Credit: © SCOTT CAMAZINE/ALAMY

It would have seemed from this breakthrough that the structure determination of haemoglobin was just around the corner. In fact, it took six years of hard work before Perutz was able to publish the structure of haemoglobin, at a resolution of 5.5 Å. To obtain the structure, it was necessary to analyse thousands of reflections and, as Perutz pointed out, “we have in fact been very fortunate, because the development of computers has always just kept in step with the expanding needs of our X-ray analyses”. After completing this complex raw-data analysis, the four polypeptide chains of haemoglobin could be traced into the calculated electron density, which were described as resembling the vapour trails of an airplane. Intriguingly, each of these four chains resembled the structure of the much smaller iron- and oxygen-binding muscle protein myoglobin, for which a preliminary 6-Å resolution structure had been reported in 1958 by John Kendrew.

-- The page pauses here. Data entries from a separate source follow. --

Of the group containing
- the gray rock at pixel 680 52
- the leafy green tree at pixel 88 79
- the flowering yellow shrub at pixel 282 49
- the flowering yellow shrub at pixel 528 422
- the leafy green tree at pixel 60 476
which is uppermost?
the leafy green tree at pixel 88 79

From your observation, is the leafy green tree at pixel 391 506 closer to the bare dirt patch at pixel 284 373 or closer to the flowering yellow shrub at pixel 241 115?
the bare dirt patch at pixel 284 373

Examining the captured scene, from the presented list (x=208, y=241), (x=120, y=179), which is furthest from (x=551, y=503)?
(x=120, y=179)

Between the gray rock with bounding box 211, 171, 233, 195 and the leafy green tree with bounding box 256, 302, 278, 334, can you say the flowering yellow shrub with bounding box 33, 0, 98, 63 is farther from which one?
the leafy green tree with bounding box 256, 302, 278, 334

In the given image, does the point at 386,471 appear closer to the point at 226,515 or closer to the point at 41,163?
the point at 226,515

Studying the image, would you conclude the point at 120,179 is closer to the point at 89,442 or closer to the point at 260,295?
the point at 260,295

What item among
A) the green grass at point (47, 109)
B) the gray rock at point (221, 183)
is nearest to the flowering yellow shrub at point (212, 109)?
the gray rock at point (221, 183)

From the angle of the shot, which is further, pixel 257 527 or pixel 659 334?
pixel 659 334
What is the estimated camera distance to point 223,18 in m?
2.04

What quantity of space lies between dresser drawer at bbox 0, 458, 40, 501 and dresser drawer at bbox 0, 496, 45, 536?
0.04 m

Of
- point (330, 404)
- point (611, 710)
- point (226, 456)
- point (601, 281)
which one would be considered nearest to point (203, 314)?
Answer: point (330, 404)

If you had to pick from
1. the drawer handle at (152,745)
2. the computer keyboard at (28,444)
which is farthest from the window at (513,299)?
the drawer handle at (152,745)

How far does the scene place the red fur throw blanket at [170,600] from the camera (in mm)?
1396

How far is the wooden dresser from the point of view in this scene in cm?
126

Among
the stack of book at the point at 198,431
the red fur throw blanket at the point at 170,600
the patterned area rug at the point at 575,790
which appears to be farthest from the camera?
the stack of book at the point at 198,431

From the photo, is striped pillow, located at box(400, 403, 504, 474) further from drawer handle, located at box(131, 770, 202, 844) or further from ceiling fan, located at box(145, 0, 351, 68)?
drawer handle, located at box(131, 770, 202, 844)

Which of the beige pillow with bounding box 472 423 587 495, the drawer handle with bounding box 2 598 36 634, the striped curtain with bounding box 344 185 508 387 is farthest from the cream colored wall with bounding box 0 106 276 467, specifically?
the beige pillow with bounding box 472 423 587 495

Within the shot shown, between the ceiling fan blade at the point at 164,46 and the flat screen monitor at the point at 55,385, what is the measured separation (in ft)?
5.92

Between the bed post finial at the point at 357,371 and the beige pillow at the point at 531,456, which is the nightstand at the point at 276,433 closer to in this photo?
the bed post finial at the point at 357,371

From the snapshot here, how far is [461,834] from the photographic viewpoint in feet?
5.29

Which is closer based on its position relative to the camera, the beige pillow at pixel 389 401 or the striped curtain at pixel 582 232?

Myoglobin had presented the researchers with different challenges from haemoglobin. Importantly, myoglobin did not have the sulphur atoms required to bind to mercury atoms in the same way as haemoglobin. Several hundred possible heavy-atom-containing ligands were empirically tested, and finally mercury- and gold-containing ligands were found to bind isomorphously to myoglobin, allowing its structure to be determined. In 1960, John Kendrew and his colleagues reported the structure of sperm whale myoglobin to a resolution of 2 Å, which required the assessment of 10,000 reflections. Crucially, in this high-resolution structure the details of the atomic interactions could be seen, including the right-handed α-helices and the position of the haem group within the structure.

The advances represented by this structural work were rapidly recognized within the scientific community, and resulted in the award of the Nobel Prize in Chemistry in 1962 to Perutz and Kendrew “for being the first to successfully identify the structures of complex proteins.” In his acceptance speech, Kendrew looked forward to a day in the future when structural predictions would allow X-ray crystallographers to “go out of business, perhaps with a certain sense of relief”; this day is yet to come.